When will all this end, and what should the soldiers and their families do in the mean time?
Ms. Shalala made the comment: "It isn't fair for a family member to lose their job to take care of their injured soldier, it is their job to take care of him", but with things the way they were, how do you even think about allowing the Army to take care of a family member????
Thank you Annette McLeod
Anne V. Hull: Annette is the wife of wounded Spc. Wendell McLeod, who was hit in head with a steel door on the Iraq border. They spent more than a year at Walter Reed. Now they are coping with the aftermath of the injury at home in South Carolina.
Arlington, Va.: I've an idea to get Walter Reed to accept help from Americans: EVERYONE who wants to help in whatever way, all need to gather at the gates of Walter Reed, with trucks, cars, mobs of people, and, of course, camera crews from ABC, CBS, NBC, and CNN. Bring along a few congresscritters as well, both R and D, and then let's see the brass at Walter Reed fail to return phone calls from volunteers.
Anne V. Hull: Seems like that is what it might take. Walter Reed has not been good at taking advantage of all the people who want to volunteer.
Washington, D.C.: I think that earlier reader was a little nasty - yes, we can read the report for ourselves, but, as a layperson who is not immersed in this topic via reporting, it helps to have the perspective of reporters like Anne and Dana.
Also, whether or not the commission was tasked with listing a job description for a new sec'y, I, too, think the new VA sec'y will need to come with a plan for how to overhaul this situation. The reporting has revealed it to the masses and now people want to see change.
Anne V. Hull: just passing on
More Walter Reed series?: Is that over?
washingtonpost.com: Walter Reed and Beyond
Anne V. Hull: That's classified.
Baltimore, Md.: Are you planning to do more stories in your Walter Reed series?

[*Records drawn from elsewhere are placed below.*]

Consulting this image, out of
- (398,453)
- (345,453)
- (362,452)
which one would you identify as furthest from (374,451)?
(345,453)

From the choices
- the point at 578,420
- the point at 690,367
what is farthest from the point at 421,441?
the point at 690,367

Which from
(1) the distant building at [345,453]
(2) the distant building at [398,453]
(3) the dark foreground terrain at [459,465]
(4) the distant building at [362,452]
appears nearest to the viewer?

Anne V. Hull: Why? Do you have a tip?
Santa Barbara, Calif.: Just wanted to say "thank you" for breaking this story, and the follow-ups. Your articles made me write, for the first time in my franchised life, to my senators, urging them to action to correct this. Please keep up the excellent work.
Anne V. Hull: What we found is that the public pressure, like yours, has kept the issue alive.
Still outraged....: OK, what can we do to get this beyond the administration, "taking it under advisement"?
Anne V. Hull: All of the recommendations could be implemented by Congress, although many of them would only take action by the executive (the prez). So, I suppose, if Bush decides not to do a thing (unlikely), Congress could take it upon themselves.
Washington, D.C.: Are the people working to make this situation better military personnel or contractors? If contractors, what is the company name?
Anne V. Hull: There are more and more contractors being used and you can expect that to continue. The commission asks DOD to partner with the private sector on mental health.
Washington, D.C.: In my experiences, there are many organizations that help directly at Walter Reed such as the Wounded Warrior Project, DSUSA, and the Yellow Ribbon Foundation. Maybe people can check out these reputable groups which already are connected with the hospital? It is much easier than going in as an individual. People have to remember that Walter Reed is not only a hospital but a military facility as well and is secured that way.
Anne V. Hull: You are right. Go to www.washingtonpost.com/WalterReed and we've listed a few of the organizations that help.
Anne V. Hull: It's the bewitching hour and we've got to get back to work. Thanks for joining us!